Playing Hasidic Woman in ‘Felix and Meira’ — Again
In the 2012 Israeli film “Fill the Void,” winsome actress Hadas Yaron played Shira Mendelman, a young Hasidic woman who (spoiler alert) marries her dead sister’s husband. Her portrayal of a religious girl in turmoil made such an impression on the international film community –– she took home the Volpi Award for Best Actress at the Venice Film Festival––that it almost completely destroyed her chances at playing the Hasidic heroine of “Felix and Meira,” opening across the US this week.
“I definitely had hesitation about playing a Hasidic woman again,” says Yaron, now twenty-five. Writer and director Maxime Giroux also worried that audiences would find the casting repetitive. “I actually didn’t want Hadas in the movie specifically because she was in Fill the Void, to be honest,” he told the Forward in January. Producers reached out to her without his knowledge, he said, but both Yaron and Giroux eventually concluded that despite initial hesitation, she was the right actress for the part.
Yasher koach to them both for that. Yaron’s performance as Meira, an unhappy housewife who falls for an aimless French-Canadian man-child, is a feat of restraint in this quiet, measured love story set in Montreal’s answer to Williamsburg. She deftly embodies the role of a woman raised to value modesty above all, whether it’s avoiding eye contact with men or sheepishly avoiding conflict with her husband.
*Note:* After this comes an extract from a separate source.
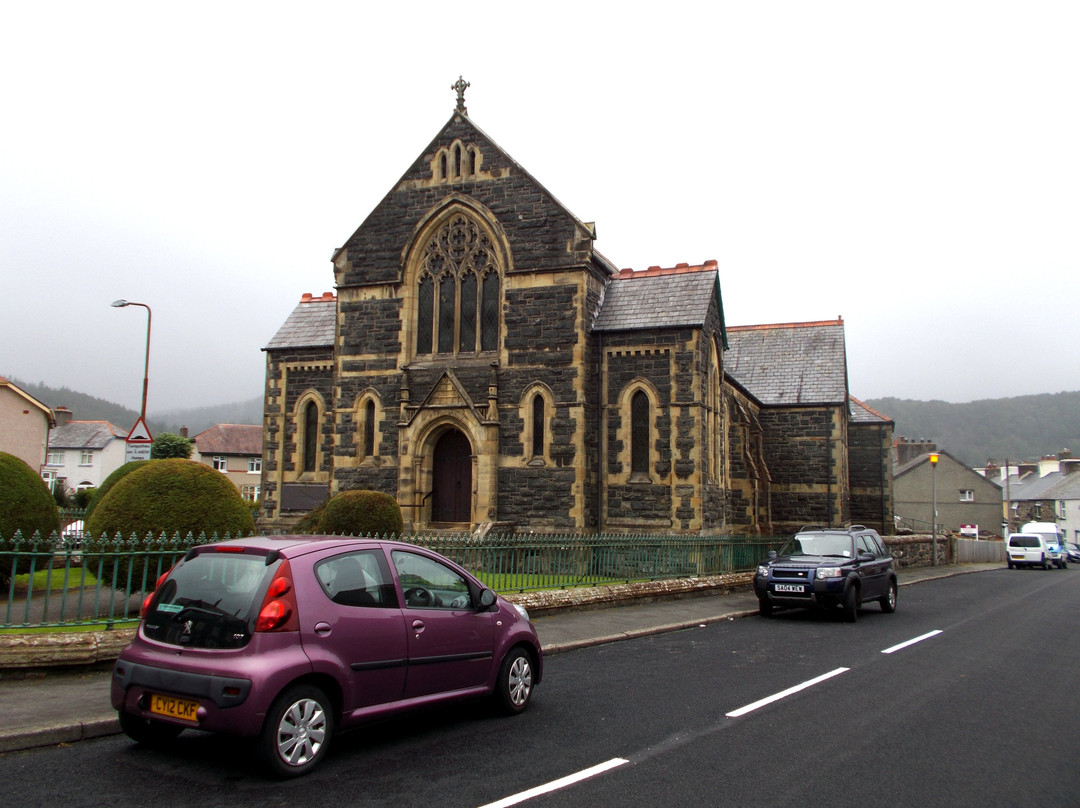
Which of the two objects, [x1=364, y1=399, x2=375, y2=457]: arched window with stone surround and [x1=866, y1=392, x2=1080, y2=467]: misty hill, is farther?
[x1=866, y1=392, x2=1080, y2=467]: misty hill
Undoubtedly Yaron owes some of her fluency in Haredi culture to her experience working on “Fill the Void.” For that film, Yaron, who was raised in a secular family in Tel Aviv, immersed herself in the study of Orthodox life with the director Rama Burshtein as a guide. A ba’al teshuva whose film treats the religious world affectionately, Burshtein took Yaron to meet rabbis and members of the community in order to get to know the lifestyle from the inside. “Talking to them, being a guest at Shabbat dinners and on holidays,” Yaron says of her crash course in Jewish observance, “just getting to know real people and not stereotypes.” Yaron’s view of the religious world was rosy as a result of this experience. “I understood a lot of the traditions and mitzvahs and what stood behind it, and it made me completely fall in love with these people and their way of living, so connected to their inner selves.”
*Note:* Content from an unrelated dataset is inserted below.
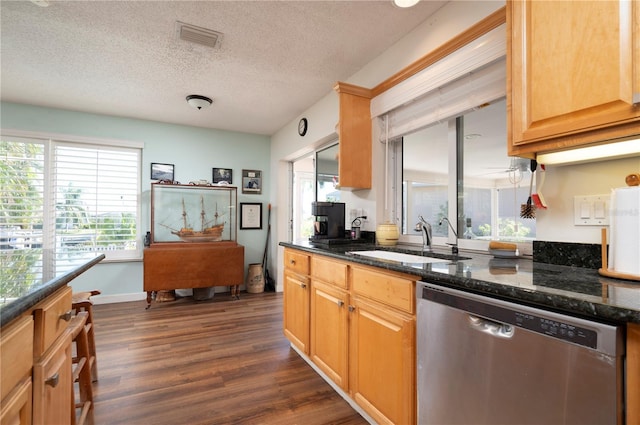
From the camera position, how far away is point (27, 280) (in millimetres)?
1032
While “Fill the Void” is something of a valentine to Hasidism, “Felix and Meira” explores Meira’s dissatisfaction with her insular community and her narrow role as mother and wife. Audiences –– undoubtedly a majority secular –– will view the baby steps Meira takes away from her cloistered world as “progress,” but Yaron was slow to see it that way. “At first I noticed this automatic objection rising in me,” she says. “I felt the story was judging Hasidic life and as I had just come from a very specific and profound point of view; it was difficult for me to realize that in a way I had become a bit closed-minded.” To undo her preconceptions, Yaron spoke to Hasidic women leading double lives; she also listened to the stories of her costar Luzer Twersky, who grew up religious in Brooklyn but became secular in his early twenties. “I had to understand how it felt to live this kind of life, and slowly drift away from it, losing the belief on which one grew up.” Eventually she came to view Meira’s journey as one of “bravery,” and says she admires her character. “She gave herself the opportunity to try and fail, to make mistakes, because she is inquisitive and wholly in touch with her feelings.” Still, Yaron says her previously favorable view of the Hasidic world hasn’t been entirely upended. “This is a whole and complex world and in it are a lot of different stories,” she says. “I relate to both [characters] not necessarily in terms of religion, but in terms of the human story.” It’s a good reminder to us all that while it can be tempting to view Meira and Shira –– indeed, at any two individuals –– as the same because they share some similarities, it’s a mistake to imagine their inner lives are identical, and their fates should be, too. Shira and Meira are both Hasidic women, but their similarities begin and end there.